The answer is plain on the evidence. The stock was then estimated as not worth more than twenty dollars a share, as appears by an act of the legislature of the state where the bank is situated, and we presume this .to be well founded. That it was not worth more appears farther by the dividends, -which for seven years after 1839 averaged less than 6 per cent, on twenty dollars. That it was not equal to the debt appears by the fact, that during part of the time additional security was given for the debt. It is quite manifest that, for seven years after the loan was made, the debt due by the defendant had continued to increase until it amounted to about $7400, if it was still subsisting, and there was no other security for it but the stock, then apparently worth less than §6000, for the plaintiff was insolvent; and the next year the debt was barred by the statute of limitations, and it is not till five years afterwards that this claim is made.

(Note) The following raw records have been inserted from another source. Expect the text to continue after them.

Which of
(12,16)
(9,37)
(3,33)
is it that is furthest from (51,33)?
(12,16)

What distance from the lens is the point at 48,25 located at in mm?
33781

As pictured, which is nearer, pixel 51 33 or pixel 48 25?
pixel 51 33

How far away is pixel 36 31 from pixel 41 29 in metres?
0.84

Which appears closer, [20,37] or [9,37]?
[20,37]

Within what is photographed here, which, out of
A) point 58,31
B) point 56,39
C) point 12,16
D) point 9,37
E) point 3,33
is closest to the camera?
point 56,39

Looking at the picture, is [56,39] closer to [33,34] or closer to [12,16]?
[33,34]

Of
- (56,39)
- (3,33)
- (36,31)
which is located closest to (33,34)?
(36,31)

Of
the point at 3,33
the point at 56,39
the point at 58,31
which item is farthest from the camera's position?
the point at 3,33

Now, though the plaintiff might have sold the stock at the maturity of the last note, yet surely it was very natural for him to infer, from its inadequacy and the plaintiff’s neglect to provide for the payment of the loan, and from his hopeless insolvency, that it was abandoned to him. He might consider these circumstances, in connection with the fact that the title was in his own name, as equivalent to a transfer to him absolutely; and that the empty form of sale was waived, for the law does not require vain things. This was doing more than justice to the plaintiff, for it was paying his debt by less than its amount, and he would then have gladly consented to it. When he ought to have redeemed, and for many years afterwards, redemption would have been worthless to him, and he could have no intention to do it. It was a new intention, after a change of eleven years’ growth, that waked him up to this action.

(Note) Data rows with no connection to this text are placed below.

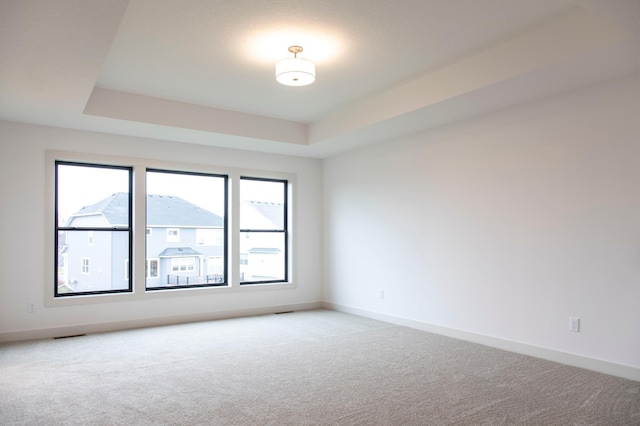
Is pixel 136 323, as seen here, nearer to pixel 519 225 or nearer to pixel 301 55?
pixel 301 55

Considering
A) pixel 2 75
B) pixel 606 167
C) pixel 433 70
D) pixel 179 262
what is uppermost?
pixel 433 70

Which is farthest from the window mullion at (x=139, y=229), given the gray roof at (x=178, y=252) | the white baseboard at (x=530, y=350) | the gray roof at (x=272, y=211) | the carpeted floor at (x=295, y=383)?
the white baseboard at (x=530, y=350)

We should administer equity very badly if we should allow the plaintiff to treat the stock as the defendant’s for so long a period, and the debt as paid by it, and then to claim the benefit of a rise in value occasioned by no merit of his. Eor thirteen years the legal title of the stock was in the defendant, and the plaintiff had nothing but an equity: and to prove that, he depended entirely on the defendant’s admissions and papers. When the defendant’s claim was barred, the plaintiff’s equity was worthless, for the stock would not have paid the debt. If the stock had fallen in value after the maturity of the last note, the defendant alone would have been the loser; and there can be no equity in a remedy which would favour only the delinquent party.

*165Certainly the plaintiff had a right of action as soon as the debt was due; for then he might have paid the debt and demanded the stock, and the limitation of the statute is not usually to be extended by the negligence of the party who claims to be excused from it: 25 State R. 154; 24 Id. 52; 20 Id. 302. A debt is not saved from it because made payable on demand. It is often said that, where a demand is necessary to the right of action, the statute does not begin to run till the demand is made. But this almost sets aside the statute in such eases, and hence it is decided, that a demand will be presumed to have been made in a reasonable time: 18 State R. 23; 1 Taunt. 372: and the rule is often directly pretermitted: 1 Watts 275; 4 State R. 58; 6 Id. 51; 15 Wend. 302; 1 Rand. 284; 5 Cowen 376: and such is the wording of the statute.

The statute runs in favour of a mortgagee in possession, and also against a mere equitable title to land and in favour of the legal title; 18 State R. 283: and these are very direct analogies in favour of applying it here. We have no hesitation in saying, and especially under the circumstances of this case, that the plaintiff’s equity was barred by the delay of six years after his debt fell due, without suit brought, or any mutual acts to keep it alive.

Decree reversed, and the bill is dismissed at the plaintiff’s costs.